Getting to Know Metrohm Mexico
I’ve been at Metrohm Mexico for two days now. But even though time has just been flying by, it’s hard to believe it’s only been two days, because so much has happened. Elvira, who’s my Metrohm guide to Mexico, warned me when she picked me up at the airport a little more than a week ago: «It’s going to be a little tour de force.» Well, she wasn’t kidding!
A Typical Mexican Breakfast
Monday was my first day at Metrohm Mexico, and the first day of the Metrohm World Tour! I was greeted with a typical breakfast from Mexico City: atole, a sweet, thick drink made from corn or rice, and guajolotas—bread rolls filled with a tamal, a specialty made from corn dough. A heavy breakfast, but as it turned out later, a good source of energy for what awaited me later … This is Diego Amor, CEO of Metrohm Mexico, filming and commenting on me eating my first guajolota:
After finishing breakfast, Diego gave me a tour of the premises (after having greeted me with some instructions on what to do in the case of an earthquake, which have occurred very frequently the past few days …). Metrohm Mexico is located in Coyoacán in the South of Mexico City, a quiet part of town that is home to many arts and culture sights, including the house of Frida Kahlo and Diego Rivera, which is today the Frida Kahlo Museum.
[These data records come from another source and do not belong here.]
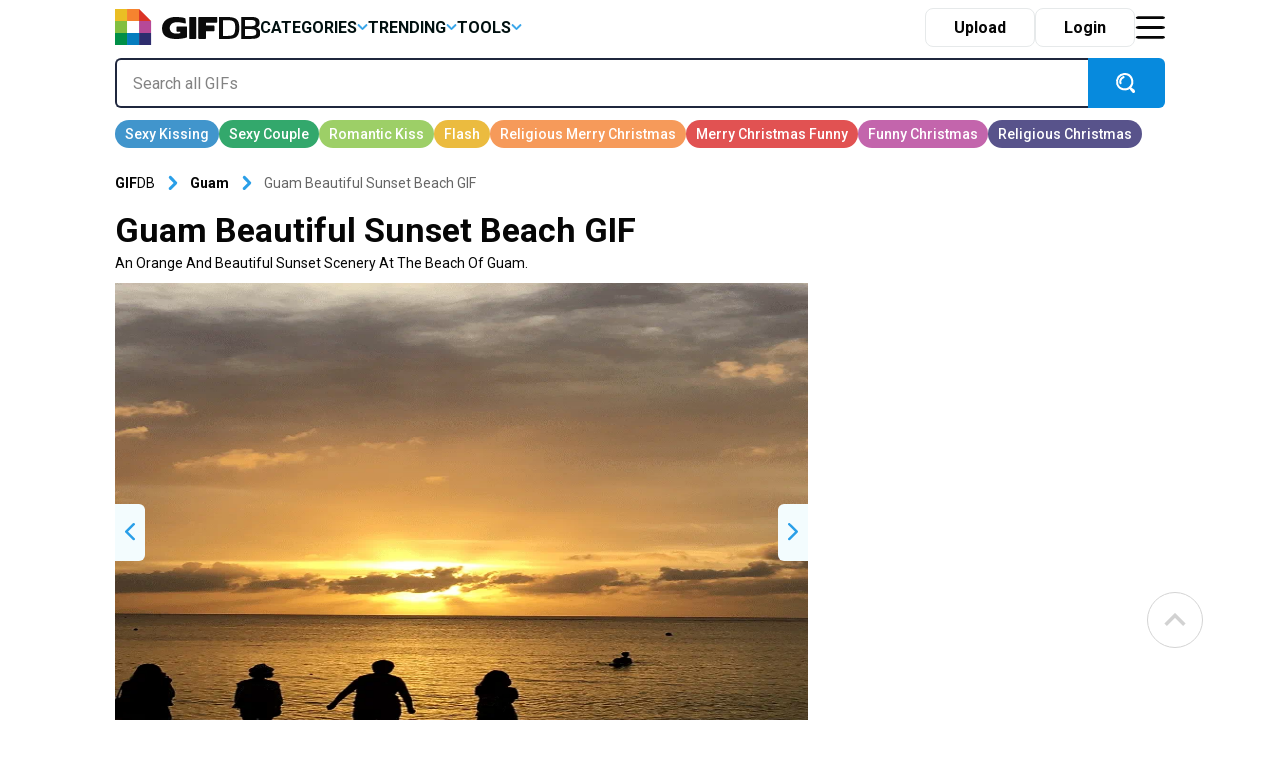

--- FILE ---
content_type: text/html; charset=utf-8
request_url: https://www.google.com/recaptcha/api2/aframe
body_size: 265
content:
<!DOCTYPE HTML><html><head><meta http-equiv="content-type" content="text/html; charset=UTF-8"></head><body><script nonce="anEmPke1g8gMYwm3sIY0mA">/** Anti-fraud and anti-abuse applications only. See google.com/recaptcha */ try{var clients={'sodar':'https://pagead2.googlesyndication.com/pagead/sodar?'};window.addEventListener("message",function(a){try{if(a.source===window.parent){var b=JSON.parse(a.data);var c=clients[b['id']];if(c){var d=document.createElement('img');d.src=c+b['params']+'&rc='+(localStorage.getItem("rc::a")?sessionStorage.getItem("rc::b"):"");window.document.body.appendChild(d);sessionStorage.setItem("rc::e",parseInt(sessionStorage.getItem("rc::e")||0)+1);localStorage.setItem("rc::h",'1769421647564');}}}catch(b){}});window.parent.postMessage("_grecaptcha_ready", "*");}catch(b){}</script></body></html>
The building was taken into use in April last year and was designed specifically for the needs of the company: with a warehouse in the basement, reception on the ground floor, the service area and a calibration lab on the first floor, an applications lab and training room on the second floor, and office space and a cafeteria on the third floor, our Mexican colleagues have everything they need right at hand to go about sales, trainings, service and repairs, and more.
A University—or a City?
In the two days I’ve spent with Metrohm Mexico so far, I’ve already visited several customers. On Monday, after our Mexican breakfast, Elvira and I joined sales rep Claudia, who’s responsible for customers in the south of Mexico City, to the UNAM, the National Autonomous University of Mexico. Here, Metrohm instruments are being used in several labs, for both teaching and research in various fields. For example, we visited a group working in environmental analysis and another researching processes used in the petrochemical industry.
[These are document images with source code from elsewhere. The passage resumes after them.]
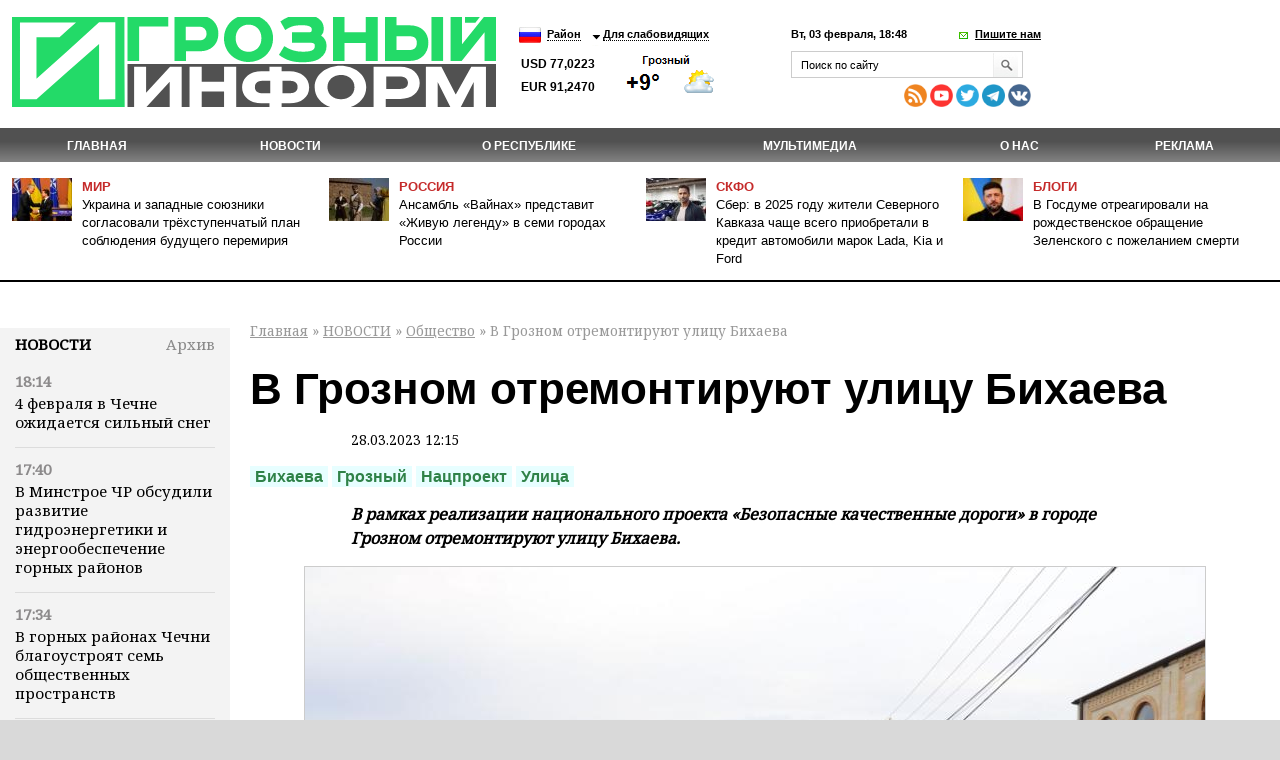

--- FILE ---
content_type: text/html; charset=utf-8
request_url: https://www.google.com/recaptcha/api2/aframe
body_size: 248
content:
<!DOCTYPE HTML><html><head><meta http-equiv="content-type" content="text/html; charset=UTF-8"></head><body><script nonce="GA_VHcds3aRg42VwMvgkdg">/** Anti-fraud and anti-abuse applications only. See google.com/recaptcha */ try{var clients={'sodar':'https://pagead2.googlesyndication.com/pagead/sodar?'};window.addEventListener("message",function(a){try{if(a.source===window.parent){var b=JSON.parse(a.data);var c=clients[b['id']];if(c){var d=document.createElement('img');d.src=c+b['params']+'&rc='+(localStorage.getItem("rc::a")?sessionStorage.getItem("rc::b"):"");window.document.body.appendChild(d);sessionStorage.setItem("rc::e",parseInt(sessionStorage.getItem("rc::e")||0)+1);localStorage.setItem("rc::h",'1770133537247');}}}catch(b){}});window.parent.postMessage("_grecaptcha_ready", "*");}catch(b){}</script></body></html>

--- FILE ---
content_type: text/plain
request_url: https://www.google-analytics.com/j/collect?v=1&_v=j102&a=1159367549&t=pageview&_s=1&dl=https%3A%2F%2Fwww.grozny-inform.ru%2Fnews%2Fsociety%2F149404%2F&ul=en-us%40posix&dt=%D0%92%20%D0%93%D1%80%D0%BE%D0%B7%D0%BD%D0%BE%D0%BC%20%D0%BE%D1%82%D1%80%D0%B5%D0%BC%D0%BE%D0%BD%D1%82%D0%B8%D1%80%D1%83%D1%8E%D1%82%20%D1%83%D0%BB%D0%B8%D1%86%D1%83%20%D0%91%D0%B8%D1%85%D0%B0%D0%B5%D0%B2%D0%B0%20%7C%20%D0%98%D0%BD%D1%84%D0%BE%D1%80%D0%BC%D0%B0%D1%86%D0%B8%D0%BE%D0%BD%D0%BD%D0%BE%D0%B5%20%D0%B0%D0%B3%D0%B5%D0%BD%D1%82%D1%81%D1%82%D0%B2%D0%BE%20%22%D0%93%D1%80%D0%BE%D0%B7%D0%BD%D1%8B%D0%B9-%D0%98%D0%BD%D1%84%D0%BE%D1%80%D0%BC%22&sr=1280x720&vp=1280x720&_u=YEBAAAABAAAAAC~&jid=1069569476&gjid=1616853044&cid=1744665836.1770133536&tid=UA-150918760-1&_gid=474804547.1770133536&_r=1&_slc=1&gtm=45He61u1n81N4KGH7Wza200&gcd=13l3l3l3l1l1&dma=0&tag_exp=103116026~103200004~104527906~104528501~104684208~104684211~115938465~115938469~116185181~116185182~116988316~117041588&z=1055032889
body_size: -451
content:
2,cG-87F1899DVZ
The UNAM is one of the most prestigious universities in Latin America and its dimensions pretty much blew my little European mind: with nearly 400’000 students, it’s as big as an entire city, and the campus is actually known as the Ciudad Universitaria—the University City. You can get lost on this campus (and I would have, if it hadn’t been for Claudia’s good knowledge of the campus). After visiting three research groups and returning to the parking lot, we’d walked more than 10 km, and we only saw a small part of the campus.
On Tuesday, Elvira and I went on a bit of a roadtrip: after a ca. 4 hour drive from Mexico City, we met with David, sales rep for the Bajío region in central Mexico, to visit a large Colgate-Palmolive plant together and talk to some of the people working with Metrohm instruments there. What I found striking on all of our visits was the special relationship that Metrohm Mexico’s field staff and their customers share: they often greet eachother with a hearty hug and call each other by nicknames. All agree: working with the people at Metrohm Mexico feels like working with a colleague rather than a business associate.
In the afternoon, we drove another good hour to see one of the area’s main attractions: the «Peña de Bernal», one of the tallest monoliths in the world. This peak, consisting of a single, huge rock, is both a natural and a cultural monument, and after two long days, the perfect place to enjoy the peace and quiet—and yet another Mexican specialty: pulque—although I have to say I didn’t particularly enjoy it. This traditional drink dating back to pre-Hispanic times is made by fermenting agave juice and tastes like a mix of liquefied sourdough and smelly feet. And what better thing could there be to raise a glass to my 28th birthday?!